● THE TASKS:
**1)** Name every character from the novel who is mentioned by name in the Twilight review below.
**2)** Write a continuation of the Twilight review below, starting right after its final sentence.

● DOCUMENT PASSAGE:
▶
See, I read two chapters of Twilight back-to-back today. This is because chapter 15 ends in a really awkward spot. Edward starts telling Bella about Carlisle’s backstory, but he stops partway through rather abruptly and picks it back up early into chapter 16.
Now, I could see it being done like this if Meyer wanted Carlisle to join the conversation and talk about his own past in order to get a feel for how the man himself reflects on it, but this doesn’t happen. Chapter 16 starts with Edward taking Bella to Carlisle’s office to ask him to continue where he left off, but Carlisle has to fill in for another doctor who called in sick and can’t say anything, leaving Edward to tell Bella more about Carlisle. The chapter transition has no point other than giving Bella an excuse to gush about the size of Carlisle’s book collection and a painting on the wall when she steps into his office.
So chapter 15 doesn’t really end and I read chapter 16 as well. But now I have two chapters’ worth of content I need to say my piece about, and if I put all of my thoughts into a single post it would be too long. So here’s what I came up with. I’ll be splitting the review of this couple of chapters into three parts. This one, which will cover most of the content in both chapters, and two more parts which will deal with Carlisle’s backstory and Edward’s backstory specifically. Carlisle’s backstory forms a bulk of both chapters and is big enough it deserves its own review, and while Edward’s backstory is not given anywhere near as much focus (strangely enough) that small section is nonetheless rather important and I want to give it my undivided attention.
With that out of the way, let’s begin the chapters in earnest.
Chapter 14 ends with Bella falling asleep to the sound of Edward singing a lullaby too quiet for Charlie to hear. Chapter 15 starts with Bella waking up the next morning, and after the initial surprise of it, she is ecstatic to learn that Edward stuck around all night long and was at her side when she woke up.
Well, after being flattered by Edward breaking into her house every night to watch her sleep without her consent nothing surprises me. Maybe it’s just another chance for Edward to lose control and turn Bella into a vampire. I don’t know.
Anyway, after Edward informs her that Charlie already left, Bella has breakfast and as she’s eating it Edward tells her he’d like Bella to meet his family today... and eventually he’d like Bella to introduce him to Charlie as her boyfriend. After some squabbling about the word “boyfriend” Bella reluctantly accepts Edward’s proposal to meet his family.
But not reluctantly in the sense that she’s afraid of being eaten by half a dozen vampires, oh no. That’d be the sane reaction. Instead, Bella’s reluctant because she’s afraid the Cullens won’t like her!
Because if the Cullens don’t like her, they won’t go along with her inevitable pleas to turn her into a vampire. Come on; for what other reason could this cognitive dissonance possibly exist?
◀
Records from a data source:
▶
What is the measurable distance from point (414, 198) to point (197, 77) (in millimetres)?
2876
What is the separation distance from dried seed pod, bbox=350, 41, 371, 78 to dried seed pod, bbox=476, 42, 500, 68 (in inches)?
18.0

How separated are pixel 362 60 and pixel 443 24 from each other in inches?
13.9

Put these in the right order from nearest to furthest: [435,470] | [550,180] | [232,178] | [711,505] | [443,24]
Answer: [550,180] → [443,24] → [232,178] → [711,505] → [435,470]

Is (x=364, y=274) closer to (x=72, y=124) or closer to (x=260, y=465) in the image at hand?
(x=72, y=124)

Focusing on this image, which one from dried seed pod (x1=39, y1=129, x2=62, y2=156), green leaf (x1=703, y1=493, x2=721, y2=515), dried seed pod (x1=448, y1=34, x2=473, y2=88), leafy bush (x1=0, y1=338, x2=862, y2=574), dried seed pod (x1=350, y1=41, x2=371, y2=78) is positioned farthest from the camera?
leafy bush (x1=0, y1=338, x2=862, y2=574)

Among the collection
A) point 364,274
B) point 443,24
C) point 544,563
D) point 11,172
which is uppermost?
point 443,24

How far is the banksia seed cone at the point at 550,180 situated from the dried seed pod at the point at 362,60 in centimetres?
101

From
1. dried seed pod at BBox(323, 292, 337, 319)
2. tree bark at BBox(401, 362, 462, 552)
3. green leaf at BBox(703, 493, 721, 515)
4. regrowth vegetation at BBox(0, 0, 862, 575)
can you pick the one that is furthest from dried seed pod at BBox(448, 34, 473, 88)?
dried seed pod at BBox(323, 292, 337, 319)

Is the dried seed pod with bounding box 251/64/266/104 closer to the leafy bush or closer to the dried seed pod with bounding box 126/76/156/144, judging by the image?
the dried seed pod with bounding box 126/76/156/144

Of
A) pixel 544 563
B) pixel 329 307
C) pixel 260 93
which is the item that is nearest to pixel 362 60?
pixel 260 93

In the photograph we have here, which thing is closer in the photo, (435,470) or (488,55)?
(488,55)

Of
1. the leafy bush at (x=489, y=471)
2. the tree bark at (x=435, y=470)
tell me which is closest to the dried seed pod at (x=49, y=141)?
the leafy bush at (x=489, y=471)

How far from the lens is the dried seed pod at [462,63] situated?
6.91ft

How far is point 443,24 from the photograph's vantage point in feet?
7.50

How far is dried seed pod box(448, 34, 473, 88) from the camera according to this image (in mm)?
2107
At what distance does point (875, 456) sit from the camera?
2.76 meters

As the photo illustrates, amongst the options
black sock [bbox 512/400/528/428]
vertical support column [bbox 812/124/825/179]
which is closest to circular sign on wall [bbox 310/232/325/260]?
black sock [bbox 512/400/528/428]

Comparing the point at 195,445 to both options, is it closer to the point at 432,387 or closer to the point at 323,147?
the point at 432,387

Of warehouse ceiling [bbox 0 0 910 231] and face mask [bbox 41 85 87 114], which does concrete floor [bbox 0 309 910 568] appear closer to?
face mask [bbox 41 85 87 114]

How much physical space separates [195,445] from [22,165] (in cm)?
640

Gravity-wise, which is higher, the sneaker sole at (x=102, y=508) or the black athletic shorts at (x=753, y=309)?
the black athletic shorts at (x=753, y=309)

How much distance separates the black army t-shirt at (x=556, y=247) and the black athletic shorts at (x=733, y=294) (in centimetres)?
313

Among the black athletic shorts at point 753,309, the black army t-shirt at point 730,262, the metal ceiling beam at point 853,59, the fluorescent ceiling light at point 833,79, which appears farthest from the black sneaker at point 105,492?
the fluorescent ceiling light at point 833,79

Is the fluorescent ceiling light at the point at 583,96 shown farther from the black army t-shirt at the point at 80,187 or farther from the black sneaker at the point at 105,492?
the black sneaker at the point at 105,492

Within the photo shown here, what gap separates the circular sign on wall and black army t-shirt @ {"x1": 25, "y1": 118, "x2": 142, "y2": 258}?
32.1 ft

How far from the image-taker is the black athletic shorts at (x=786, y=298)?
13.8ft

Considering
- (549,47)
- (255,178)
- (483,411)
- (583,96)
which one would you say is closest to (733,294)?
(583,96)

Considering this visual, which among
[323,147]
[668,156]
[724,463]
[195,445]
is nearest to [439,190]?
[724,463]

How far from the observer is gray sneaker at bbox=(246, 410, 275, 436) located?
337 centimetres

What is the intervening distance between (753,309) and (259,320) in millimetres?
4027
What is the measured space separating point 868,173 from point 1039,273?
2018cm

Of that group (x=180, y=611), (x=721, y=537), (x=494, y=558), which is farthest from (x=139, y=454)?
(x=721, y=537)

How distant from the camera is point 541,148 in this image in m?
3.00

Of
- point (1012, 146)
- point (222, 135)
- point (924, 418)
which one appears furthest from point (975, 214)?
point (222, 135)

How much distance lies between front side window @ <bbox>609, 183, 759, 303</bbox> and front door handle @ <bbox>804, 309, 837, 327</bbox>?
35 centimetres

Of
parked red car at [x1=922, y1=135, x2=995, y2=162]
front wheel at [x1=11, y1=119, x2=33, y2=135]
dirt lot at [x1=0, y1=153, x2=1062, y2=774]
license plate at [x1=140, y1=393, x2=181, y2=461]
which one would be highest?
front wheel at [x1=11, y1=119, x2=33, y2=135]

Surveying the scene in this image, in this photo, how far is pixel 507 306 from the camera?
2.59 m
◀
● EXERCISE RESULTS:
**1)** Edward, Bella, Carlisle, Charlie

**2)**
Oh, and Edward points out how irrationally Bella’s behaving. This is actually something rather common in this book, for several characters. Most of the time, someone will acknowledge that a given character is being stupid, crazy, or a jerk. But aside from Mike in chapter 7, no one ever actually learns from being called out and keeps doing what they aren’t supposed to be doing. It can only happen so often before it gets annoying.
No wonder Mervin started keeping track of it with the Sin Thine Ass Off counter.
Back to the story. Bella quickly gets changed and then Edward takes her to the Cullen household, which is understandably pretty far away from the rest of town. Then Bella goes into detail about the surrounding scenery, and the exterior of the house… and the interior of the house when Edward takes her in. The extended description is surprisingly not filled with purple prose and does what it is intended to do: give readers an idea of what the setting looks like and provide atmosphere for the coming scenes. Thankfully not everything Cullen-related is dazzling.
And now Bella meets the rest of the Cullens… well, save Rosalie and Emmett. Rosalie is the only one that doesn’t like Bella and Emmett’s trying to reason with her, according to Edward. Though Emmett still has enough common sense to consider Edward a lunatic for staying with Bella; he just doesn’t have anything against Bella herself. Upon learning this Bella asks Edward what Rosalie dislikes her for and after Edward says it’s because she’s jealous, Bella asks how Rosalie could possibly be jealous of her.
Yeah, Bella! How dare someone stuck being teenager for all eternity be jealous of someone capable of growing up and living a full life? I mean, that’s not quite the reason, but as usual Bella is too dazzled by appearances to even consider that.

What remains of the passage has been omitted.